Anna’s gaze, boring into Sukuna, never wavered, as she continued, “I knew that if the Slate was destroyed, Hisui Nagare would die, but I went through with the plan anyway.”
These words of the quiet girl landed a heavy blow to Sukuna’s feelings, shaking him up to the core. All kinds of emotions swept through him within the next moment: anger, sorrow, despair… They stirred up a storm inside him and made him feel pain; there was a burning sensation in the corners of his eyes, and he had to ball his hands into fists and grit his teeth with all his might to stifle the sudden urge to cry and stop the tears, that were already welling up, from falling.
But violent emotions never last long, and within the next few seconds Sukuna’s shoulders relaxed again. “…Like hell I’d hit an unresisting girl,” he finally said weakly.
Anna just continued to gaze at Sukuna, not saying a word.
Sukuna lifted his head and stared back. “Besides, back then, we were enemies. That’s why we fought. …And our side lost. That’s all there is to it. Right now, I have no reason to hit you anymore. I’m not gonna disgrace myself with fighting outside the arena just because I lost.
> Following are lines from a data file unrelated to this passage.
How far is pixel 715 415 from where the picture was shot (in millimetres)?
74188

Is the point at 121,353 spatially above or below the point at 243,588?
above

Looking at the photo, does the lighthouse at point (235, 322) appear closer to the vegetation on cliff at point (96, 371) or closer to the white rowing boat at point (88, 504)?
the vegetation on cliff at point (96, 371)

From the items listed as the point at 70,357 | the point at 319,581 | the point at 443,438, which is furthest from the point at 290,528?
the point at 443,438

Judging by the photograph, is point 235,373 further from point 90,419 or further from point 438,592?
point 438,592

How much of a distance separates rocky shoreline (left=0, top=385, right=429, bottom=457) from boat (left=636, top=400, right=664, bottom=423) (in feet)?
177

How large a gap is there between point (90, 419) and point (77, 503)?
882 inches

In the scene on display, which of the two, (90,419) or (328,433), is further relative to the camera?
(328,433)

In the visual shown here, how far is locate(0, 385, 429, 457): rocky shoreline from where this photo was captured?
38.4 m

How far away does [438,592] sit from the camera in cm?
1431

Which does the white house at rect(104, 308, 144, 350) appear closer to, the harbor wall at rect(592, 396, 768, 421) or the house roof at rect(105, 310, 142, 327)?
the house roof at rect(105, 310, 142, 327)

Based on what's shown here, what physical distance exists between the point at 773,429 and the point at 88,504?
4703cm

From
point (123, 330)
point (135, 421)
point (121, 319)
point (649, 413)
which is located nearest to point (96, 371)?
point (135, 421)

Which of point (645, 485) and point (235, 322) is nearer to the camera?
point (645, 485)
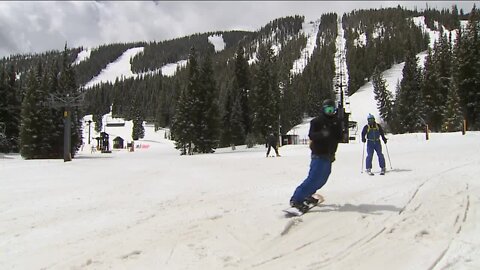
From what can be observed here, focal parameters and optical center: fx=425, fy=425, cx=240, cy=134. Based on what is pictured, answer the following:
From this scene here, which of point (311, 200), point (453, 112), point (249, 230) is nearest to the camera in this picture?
point (249, 230)

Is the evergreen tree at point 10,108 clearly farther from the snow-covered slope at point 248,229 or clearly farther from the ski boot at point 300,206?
the ski boot at point 300,206

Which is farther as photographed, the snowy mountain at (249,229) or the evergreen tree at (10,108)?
the evergreen tree at (10,108)

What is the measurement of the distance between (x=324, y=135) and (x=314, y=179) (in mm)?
752

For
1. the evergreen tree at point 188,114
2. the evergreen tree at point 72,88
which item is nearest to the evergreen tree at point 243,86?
the evergreen tree at point 188,114

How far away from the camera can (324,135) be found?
7.09 meters

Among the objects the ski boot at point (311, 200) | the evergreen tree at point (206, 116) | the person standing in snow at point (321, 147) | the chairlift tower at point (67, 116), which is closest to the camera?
the person standing in snow at point (321, 147)

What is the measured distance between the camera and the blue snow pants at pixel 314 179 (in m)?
7.01

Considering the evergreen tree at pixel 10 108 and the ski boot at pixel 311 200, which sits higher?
the evergreen tree at pixel 10 108

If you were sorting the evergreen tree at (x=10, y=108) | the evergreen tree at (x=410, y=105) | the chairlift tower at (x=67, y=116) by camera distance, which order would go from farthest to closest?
the evergreen tree at (x=410, y=105) → the evergreen tree at (x=10, y=108) → the chairlift tower at (x=67, y=116)

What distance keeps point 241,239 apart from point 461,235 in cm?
286

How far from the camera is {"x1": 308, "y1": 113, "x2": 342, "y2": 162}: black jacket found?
7.09 meters

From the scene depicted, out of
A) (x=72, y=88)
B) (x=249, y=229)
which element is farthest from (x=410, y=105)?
(x=249, y=229)

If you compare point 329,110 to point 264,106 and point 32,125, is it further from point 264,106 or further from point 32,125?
point 264,106

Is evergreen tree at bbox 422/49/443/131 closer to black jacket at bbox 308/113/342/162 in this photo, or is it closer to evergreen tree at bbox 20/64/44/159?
evergreen tree at bbox 20/64/44/159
But,” Sukuna’s eyes narrowed, “if we end up on the opposing sides again some day, I’ll fight you and I won’t hold back then.”
“Okay,” Anna nodded seriously, accepting his words.
Having nothing more to say to Anna, Sukuna turned on his heels to leave. Behind him, he felt that Anna, too, started walking away.
Suddenly, he stopped and turned around. “Kushina,” he called towards the back in a red coat.
Anna turned to look at him.
“You really okay with it? With the fact that the Slate is destroyed and you’re no longer a king?”
Anna stayed silent for a short while, seemingly in thought. “The red of the Third King was terrifying. Despite that, to me, it was also something precious. …But, I think it’s better this way. I have no regrets,” Anna replied slowly, carefully choosing her words as she spoke.
“I see,” Sukuna acknowledged shorty, about to resume walking.
“Sukuna.” This time it was Anna who called out to him.
Sukuna faltered for a moment at being called by the name so suddenly and casually and looked at her.
“I hope we can talk again,” Anna said and gave him a tiny smile.
“N-No way,” Sukuna managed, flustered for some reason, and started walking with a determined gait, intent on leaving this place for good this time.
*
When Sukuna met up with Yukari, the man stared at him with eyes round in amazement.
“Oh my. What happened to your face?”
“Bug off. It’s nothing.” Sukuna turned away from him, as if to hide the left side of his face bearing the marks of having been punched.
Yukari didn’t try to pry any further, just chuckled a little. “Be sure to tell me if you’re getting bullied. I’ll laugh at you then.”
“You’ll laugh?!” Sukuna fumed.
Yukari, though, simply started walking with an amused look on his face. Sukuna caught up, walking next to him, as Yukari started humming a nursery rhyme about rain, 'Amefuri’.
Sukuna looked up at the blue sky. “The rain stopped though, you know,” he remarked.
“Indeed,” Yukari returned in a light tone.